PAGE EXTRACT:
Graphene is a one-atom-thick sheet of carbon atoms arranged in a honeycomb-like pattern. Graphene is considered to be the world's thinnest, strongest and most conductive material - of both electricity and heat. All of these properties are exciting researchers and businesses around the world - as graphene has the potential to revolutionize entire industries - in the fields of electricity, conductivity, energy generation, batteries, sensors and more.
Graphene is the world's strongest material, and can be used to enhance the strength of other materials. Dozens of researchers have demonstrated that adding even a trace amount of graphene to plastics, metals or other materials can make these materials much stronger - or lighter (as you can use a smaller amount of material to achieve the same strength).
Such graphene-enhanced composite materials can find uses in aerospace, building materials, mobile devices, and many other applications.

RECORDS:
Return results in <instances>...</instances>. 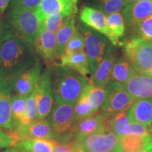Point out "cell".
Returning <instances> with one entry per match:
<instances>
[{
  "mask_svg": "<svg viewBox=\"0 0 152 152\" xmlns=\"http://www.w3.org/2000/svg\"><path fill=\"white\" fill-rule=\"evenodd\" d=\"M39 61L33 45L14 35L7 25L5 36L0 44V68L3 80L10 81Z\"/></svg>",
  "mask_w": 152,
  "mask_h": 152,
  "instance_id": "6da1fadb",
  "label": "cell"
},
{
  "mask_svg": "<svg viewBox=\"0 0 152 152\" xmlns=\"http://www.w3.org/2000/svg\"><path fill=\"white\" fill-rule=\"evenodd\" d=\"M54 103L75 104L89 84L86 77L60 64L49 66Z\"/></svg>",
  "mask_w": 152,
  "mask_h": 152,
  "instance_id": "7a4b0ae2",
  "label": "cell"
},
{
  "mask_svg": "<svg viewBox=\"0 0 152 152\" xmlns=\"http://www.w3.org/2000/svg\"><path fill=\"white\" fill-rule=\"evenodd\" d=\"M5 21L14 35L32 45L41 25L35 11L18 7H10Z\"/></svg>",
  "mask_w": 152,
  "mask_h": 152,
  "instance_id": "3957f363",
  "label": "cell"
},
{
  "mask_svg": "<svg viewBox=\"0 0 152 152\" xmlns=\"http://www.w3.org/2000/svg\"><path fill=\"white\" fill-rule=\"evenodd\" d=\"M125 58L137 73L147 74L152 68V42L134 36L123 43Z\"/></svg>",
  "mask_w": 152,
  "mask_h": 152,
  "instance_id": "277c9868",
  "label": "cell"
},
{
  "mask_svg": "<svg viewBox=\"0 0 152 152\" xmlns=\"http://www.w3.org/2000/svg\"><path fill=\"white\" fill-rule=\"evenodd\" d=\"M77 28L85 39V52L88 58L90 75H92L103 59L109 45L107 37L102 33L80 22Z\"/></svg>",
  "mask_w": 152,
  "mask_h": 152,
  "instance_id": "5b68a950",
  "label": "cell"
},
{
  "mask_svg": "<svg viewBox=\"0 0 152 152\" xmlns=\"http://www.w3.org/2000/svg\"><path fill=\"white\" fill-rule=\"evenodd\" d=\"M75 104L54 103L49 121L56 141H70V132L74 123Z\"/></svg>",
  "mask_w": 152,
  "mask_h": 152,
  "instance_id": "8992f818",
  "label": "cell"
},
{
  "mask_svg": "<svg viewBox=\"0 0 152 152\" xmlns=\"http://www.w3.org/2000/svg\"><path fill=\"white\" fill-rule=\"evenodd\" d=\"M105 99L101 106L102 112L118 113L130 109L136 99L129 93L123 84L111 80L105 87Z\"/></svg>",
  "mask_w": 152,
  "mask_h": 152,
  "instance_id": "52a82bcc",
  "label": "cell"
},
{
  "mask_svg": "<svg viewBox=\"0 0 152 152\" xmlns=\"http://www.w3.org/2000/svg\"><path fill=\"white\" fill-rule=\"evenodd\" d=\"M73 142L77 152H111L121 142V138L111 131H102Z\"/></svg>",
  "mask_w": 152,
  "mask_h": 152,
  "instance_id": "ba28073f",
  "label": "cell"
},
{
  "mask_svg": "<svg viewBox=\"0 0 152 152\" xmlns=\"http://www.w3.org/2000/svg\"><path fill=\"white\" fill-rule=\"evenodd\" d=\"M40 61L33 67L16 76L8 83L15 94L28 96L37 88L42 74Z\"/></svg>",
  "mask_w": 152,
  "mask_h": 152,
  "instance_id": "9c48e42d",
  "label": "cell"
},
{
  "mask_svg": "<svg viewBox=\"0 0 152 152\" xmlns=\"http://www.w3.org/2000/svg\"><path fill=\"white\" fill-rule=\"evenodd\" d=\"M37 102L38 109V118H47L52 111L54 104L51 73L49 66L42 71L40 80L37 88Z\"/></svg>",
  "mask_w": 152,
  "mask_h": 152,
  "instance_id": "30bf717a",
  "label": "cell"
},
{
  "mask_svg": "<svg viewBox=\"0 0 152 152\" xmlns=\"http://www.w3.org/2000/svg\"><path fill=\"white\" fill-rule=\"evenodd\" d=\"M80 19L87 26L105 35L113 46L119 43V39L114 37L108 28L106 16L99 9L84 6L80 12Z\"/></svg>",
  "mask_w": 152,
  "mask_h": 152,
  "instance_id": "8fae6325",
  "label": "cell"
},
{
  "mask_svg": "<svg viewBox=\"0 0 152 152\" xmlns=\"http://www.w3.org/2000/svg\"><path fill=\"white\" fill-rule=\"evenodd\" d=\"M33 46L36 54L44 61L50 63L58 56L56 35L42 28L34 38Z\"/></svg>",
  "mask_w": 152,
  "mask_h": 152,
  "instance_id": "7c38bea8",
  "label": "cell"
},
{
  "mask_svg": "<svg viewBox=\"0 0 152 152\" xmlns=\"http://www.w3.org/2000/svg\"><path fill=\"white\" fill-rule=\"evenodd\" d=\"M77 0H42L35 11L39 21L54 14L71 16L77 13Z\"/></svg>",
  "mask_w": 152,
  "mask_h": 152,
  "instance_id": "4fadbf2b",
  "label": "cell"
},
{
  "mask_svg": "<svg viewBox=\"0 0 152 152\" xmlns=\"http://www.w3.org/2000/svg\"><path fill=\"white\" fill-rule=\"evenodd\" d=\"M14 94L8 82H0V129L10 133L15 132L11 110Z\"/></svg>",
  "mask_w": 152,
  "mask_h": 152,
  "instance_id": "5bb4252c",
  "label": "cell"
},
{
  "mask_svg": "<svg viewBox=\"0 0 152 152\" xmlns=\"http://www.w3.org/2000/svg\"><path fill=\"white\" fill-rule=\"evenodd\" d=\"M152 15L151 0H138L130 4L123 10L125 26L129 30H132L142 20Z\"/></svg>",
  "mask_w": 152,
  "mask_h": 152,
  "instance_id": "9a60e30c",
  "label": "cell"
},
{
  "mask_svg": "<svg viewBox=\"0 0 152 152\" xmlns=\"http://www.w3.org/2000/svg\"><path fill=\"white\" fill-rule=\"evenodd\" d=\"M115 60L113 45L111 43L109 44L103 59L91 76L89 83L94 87L105 88L108 83L111 81L112 68Z\"/></svg>",
  "mask_w": 152,
  "mask_h": 152,
  "instance_id": "2e32d148",
  "label": "cell"
},
{
  "mask_svg": "<svg viewBox=\"0 0 152 152\" xmlns=\"http://www.w3.org/2000/svg\"><path fill=\"white\" fill-rule=\"evenodd\" d=\"M105 131L102 114L94 113L73 123L70 132L71 140H77L94 133Z\"/></svg>",
  "mask_w": 152,
  "mask_h": 152,
  "instance_id": "e0dca14e",
  "label": "cell"
},
{
  "mask_svg": "<svg viewBox=\"0 0 152 152\" xmlns=\"http://www.w3.org/2000/svg\"><path fill=\"white\" fill-rule=\"evenodd\" d=\"M15 134L18 140L30 138L55 140V134L49 120L47 118L38 119L20 127L15 131Z\"/></svg>",
  "mask_w": 152,
  "mask_h": 152,
  "instance_id": "ac0fdd59",
  "label": "cell"
},
{
  "mask_svg": "<svg viewBox=\"0 0 152 152\" xmlns=\"http://www.w3.org/2000/svg\"><path fill=\"white\" fill-rule=\"evenodd\" d=\"M126 90L135 99H152V77L134 71L124 84Z\"/></svg>",
  "mask_w": 152,
  "mask_h": 152,
  "instance_id": "d6986e66",
  "label": "cell"
},
{
  "mask_svg": "<svg viewBox=\"0 0 152 152\" xmlns=\"http://www.w3.org/2000/svg\"><path fill=\"white\" fill-rule=\"evenodd\" d=\"M131 123L151 125L152 123V99H136L128 110Z\"/></svg>",
  "mask_w": 152,
  "mask_h": 152,
  "instance_id": "ffe728a7",
  "label": "cell"
},
{
  "mask_svg": "<svg viewBox=\"0 0 152 152\" xmlns=\"http://www.w3.org/2000/svg\"><path fill=\"white\" fill-rule=\"evenodd\" d=\"M61 57L62 66L71 68L76 73L87 77L90 74L88 58L85 51L73 53H65Z\"/></svg>",
  "mask_w": 152,
  "mask_h": 152,
  "instance_id": "44dd1931",
  "label": "cell"
},
{
  "mask_svg": "<svg viewBox=\"0 0 152 152\" xmlns=\"http://www.w3.org/2000/svg\"><path fill=\"white\" fill-rule=\"evenodd\" d=\"M56 141L45 139H20L14 147L19 152H54Z\"/></svg>",
  "mask_w": 152,
  "mask_h": 152,
  "instance_id": "7402d4cb",
  "label": "cell"
},
{
  "mask_svg": "<svg viewBox=\"0 0 152 152\" xmlns=\"http://www.w3.org/2000/svg\"><path fill=\"white\" fill-rule=\"evenodd\" d=\"M120 146L123 152H142L152 147V136L126 134L121 138Z\"/></svg>",
  "mask_w": 152,
  "mask_h": 152,
  "instance_id": "603a6c76",
  "label": "cell"
},
{
  "mask_svg": "<svg viewBox=\"0 0 152 152\" xmlns=\"http://www.w3.org/2000/svg\"><path fill=\"white\" fill-rule=\"evenodd\" d=\"M77 29L75 26V14L71 16L61 28L55 34L57 42V51L58 56H61L65 52L66 46Z\"/></svg>",
  "mask_w": 152,
  "mask_h": 152,
  "instance_id": "cb8c5ba5",
  "label": "cell"
},
{
  "mask_svg": "<svg viewBox=\"0 0 152 152\" xmlns=\"http://www.w3.org/2000/svg\"><path fill=\"white\" fill-rule=\"evenodd\" d=\"M134 72V69L126 59L115 60L112 68L111 80L124 84Z\"/></svg>",
  "mask_w": 152,
  "mask_h": 152,
  "instance_id": "d4e9b609",
  "label": "cell"
},
{
  "mask_svg": "<svg viewBox=\"0 0 152 152\" xmlns=\"http://www.w3.org/2000/svg\"><path fill=\"white\" fill-rule=\"evenodd\" d=\"M26 99L27 96L15 94L13 96L11 101V110L15 131L22 126V120L24 117L26 109Z\"/></svg>",
  "mask_w": 152,
  "mask_h": 152,
  "instance_id": "484cf974",
  "label": "cell"
},
{
  "mask_svg": "<svg viewBox=\"0 0 152 152\" xmlns=\"http://www.w3.org/2000/svg\"><path fill=\"white\" fill-rule=\"evenodd\" d=\"M131 122L125 112L113 113L111 119V131L120 138L129 132Z\"/></svg>",
  "mask_w": 152,
  "mask_h": 152,
  "instance_id": "4316f807",
  "label": "cell"
},
{
  "mask_svg": "<svg viewBox=\"0 0 152 152\" xmlns=\"http://www.w3.org/2000/svg\"><path fill=\"white\" fill-rule=\"evenodd\" d=\"M91 7L99 9L106 16L122 11L127 4L123 0H92Z\"/></svg>",
  "mask_w": 152,
  "mask_h": 152,
  "instance_id": "83f0119b",
  "label": "cell"
},
{
  "mask_svg": "<svg viewBox=\"0 0 152 152\" xmlns=\"http://www.w3.org/2000/svg\"><path fill=\"white\" fill-rule=\"evenodd\" d=\"M106 20L108 28L114 37L119 39L125 35L126 26L123 14L118 12L109 14L106 17Z\"/></svg>",
  "mask_w": 152,
  "mask_h": 152,
  "instance_id": "f1b7e54d",
  "label": "cell"
},
{
  "mask_svg": "<svg viewBox=\"0 0 152 152\" xmlns=\"http://www.w3.org/2000/svg\"><path fill=\"white\" fill-rule=\"evenodd\" d=\"M70 17L71 16H66L61 14L49 15L42 20L40 27L50 33L56 34L60 28L67 22Z\"/></svg>",
  "mask_w": 152,
  "mask_h": 152,
  "instance_id": "f546056e",
  "label": "cell"
},
{
  "mask_svg": "<svg viewBox=\"0 0 152 152\" xmlns=\"http://www.w3.org/2000/svg\"><path fill=\"white\" fill-rule=\"evenodd\" d=\"M94 113H96L94 112L92 104L86 93L83 91L80 97L78 99L74 106V123Z\"/></svg>",
  "mask_w": 152,
  "mask_h": 152,
  "instance_id": "4dcf8cb0",
  "label": "cell"
},
{
  "mask_svg": "<svg viewBox=\"0 0 152 152\" xmlns=\"http://www.w3.org/2000/svg\"><path fill=\"white\" fill-rule=\"evenodd\" d=\"M84 92L90 100L94 113H98L105 99V89L94 87L89 83L85 87Z\"/></svg>",
  "mask_w": 152,
  "mask_h": 152,
  "instance_id": "1f68e13d",
  "label": "cell"
},
{
  "mask_svg": "<svg viewBox=\"0 0 152 152\" xmlns=\"http://www.w3.org/2000/svg\"><path fill=\"white\" fill-rule=\"evenodd\" d=\"M38 119L39 118H38L37 93L35 90L29 96H27L26 112H25L23 118L22 120L21 125L22 126H23Z\"/></svg>",
  "mask_w": 152,
  "mask_h": 152,
  "instance_id": "d6a6232c",
  "label": "cell"
},
{
  "mask_svg": "<svg viewBox=\"0 0 152 152\" xmlns=\"http://www.w3.org/2000/svg\"><path fill=\"white\" fill-rule=\"evenodd\" d=\"M85 51V39L81 32L77 29L66 46L65 53H73Z\"/></svg>",
  "mask_w": 152,
  "mask_h": 152,
  "instance_id": "836d02e7",
  "label": "cell"
},
{
  "mask_svg": "<svg viewBox=\"0 0 152 152\" xmlns=\"http://www.w3.org/2000/svg\"><path fill=\"white\" fill-rule=\"evenodd\" d=\"M132 32L152 42V15L140 23Z\"/></svg>",
  "mask_w": 152,
  "mask_h": 152,
  "instance_id": "e575fe53",
  "label": "cell"
},
{
  "mask_svg": "<svg viewBox=\"0 0 152 152\" xmlns=\"http://www.w3.org/2000/svg\"><path fill=\"white\" fill-rule=\"evenodd\" d=\"M18 139L15 132L10 133L0 129V150L14 147Z\"/></svg>",
  "mask_w": 152,
  "mask_h": 152,
  "instance_id": "d590c367",
  "label": "cell"
},
{
  "mask_svg": "<svg viewBox=\"0 0 152 152\" xmlns=\"http://www.w3.org/2000/svg\"><path fill=\"white\" fill-rule=\"evenodd\" d=\"M127 134H135L144 137L152 136V125H144L140 123H131Z\"/></svg>",
  "mask_w": 152,
  "mask_h": 152,
  "instance_id": "8d00e7d4",
  "label": "cell"
},
{
  "mask_svg": "<svg viewBox=\"0 0 152 152\" xmlns=\"http://www.w3.org/2000/svg\"><path fill=\"white\" fill-rule=\"evenodd\" d=\"M41 1L42 0H11L10 7L35 11Z\"/></svg>",
  "mask_w": 152,
  "mask_h": 152,
  "instance_id": "74e56055",
  "label": "cell"
},
{
  "mask_svg": "<svg viewBox=\"0 0 152 152\" xmlns=\"http://www.w3.org/2000/svg\"><path fill=\"white\" fill-rule=\"evenodd\" d=\"M54 152H77L73 142L56 141L54 149Z\"/></svg>",
  "mask_w": 152,
  "mask_h": 152,
  "instance_id": "f35d334b",
  "label": "cell"
},
{
  "mask_svg": "<svg viewBox=\"0 0 152 152\" xmlns=\"http://www.w3.org/2000/svg\"><path fill=\"white\" fill-rule=\"evenodd\" d=\"M11 0H0V16H2L9 7Z\"/></svg>",
  "mask_w": 152,
  "mask_h": 152,
  "instance_id": "ab89813d",
  "label": "cell"
},
{
  "mask_svg": "<svg viewBox=\"0 0 152 152\" xmlns=\"http://www.w3.org/2000/svg\"><path fill=\"white\" fill-rule=\"evenodd\" d=\"M7 23H6L5 20H3V18H1L0 20V44L2 42L6 32H7Z\"/></svg>",
  "mask_w": 152,
  "mask_h": 152,
  "instance_id": "60d3db41",
  "label": "cell"
},
{
  "mask_svg": "<svg viewBox=\"0 0 152 152\" xmlns=\"http://www.w3.org/2000/svg\"><path fill=\"white\" fill-rule=\"evenodd\" d=\"M1 152H19L18 150L16 149H12V148H9V149H7L5 150H4V151H1Z\"/></svg>",
  "mask_w": 152,
  "mask_h": 152,
  "instance_id": "b9f144b4",
  "label": "cell"
},
{
  "mask_svg": "<svg viewBox=\"0 0 152 152\" xmlns=\"http://www.w3.org/2000/svg\"><path fill=\"white\" fill-rule=\"evenodd\" d=\"M111 152H123V151L122 150V149H121V146H120V144H119V145L115 149H114Z\"/></svg>",
  "mask_w": 152,
  "mask_h": 152,
  "instance_id": "7bdbcfd3",
  "label": "cell"
},
{
  "mask_svg": "<svg viewBox=\"0 0 152 152\" xmlns=\"http://www.w3.org/2000/svg\"><path fill=\"white\" fill-rule=\"evenodd\" d=\"M123 1H124L127 4H130L136 2V1H137L138 0H123Z\"/></svg>",
  "mask_w": 152,
  "mask_h": 152,
  "instance_id": "ee69618b",
  "label": "cell"
},
{
  "mask_svg": "<svg viewBox=\"0 0 152 152\" xmlns=\"http://www.w3.org/2000/svg\"><path fill=\"white\" fill-rule=\"evenodd\" d=\"M147 75L150 76V77H152V68L149 70V72H148V73H147Z\"/></svg>",
  "mask_w": 152,
  "mask_h": 152,
  "instance_id": "f6af8a7d",
  "label": "cell"
},
{
  "mask_svg": "<svg viewBox=\"0 0 152 152\" xmlns=\"http://www.w3.org/2000/svg\"><path fill=\"white\" fill-rule=\"evenodd\" d=\"M142 152H152V147L149 148V149H148L147 150H145V151H143Z\"/></svg>",
  "mask_w": 152,
  "mask_h": 152,
  "instance_id": "bcb514c9",
  "label": "cell"
},
{
  "mask_svg": "<svg viewBox=\"0 0 152 152\" xmlns=\"http://www.w3.org/2000/svg\"><path fill=\"white\" fill-rule=\"evenodd\" d=\"M1 80H3V78H2V75H1V68H0V82H1Z\"/></svg>",
  "mask_w": 152,
  "mask_h": 152,
  "instance_id": "7dc6e473",
  "label": "cell"
},
{
  "mask_svg": "<svg viewBox=\"0 0 152 152\" xmlns=\"http://www.w3.org/2000/svg\"><path fill=\"white\" fill-rule=\"evenodd\" d=\"M1 18H1V16H0V20H1Z\"/></svg>",
  "mask_w": 152,
  "mask_h": 152,
  "instance_id": "c3c4849f",
  "label": "cell"
}]
</instances>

REQUIREMENTS: Return, word for word, the stretch of the graphene passage that starts with the words "Graphene is a" and ends with "sensors and more.".

WORKED ANSWER:
Graphene is a one-atom-thick sheet of carbon atoms arranged in a honeycomb-like pattern. Graphene is considered to be the world's thinnest, strongest and most conductive material - of both electricity and heat. All of these properties are exciting researchers and businesses around the world - as graphene has the potential to revolutionize entire industries - in the fields of electricity, conductivity, energy generation, batteries, sensors and more.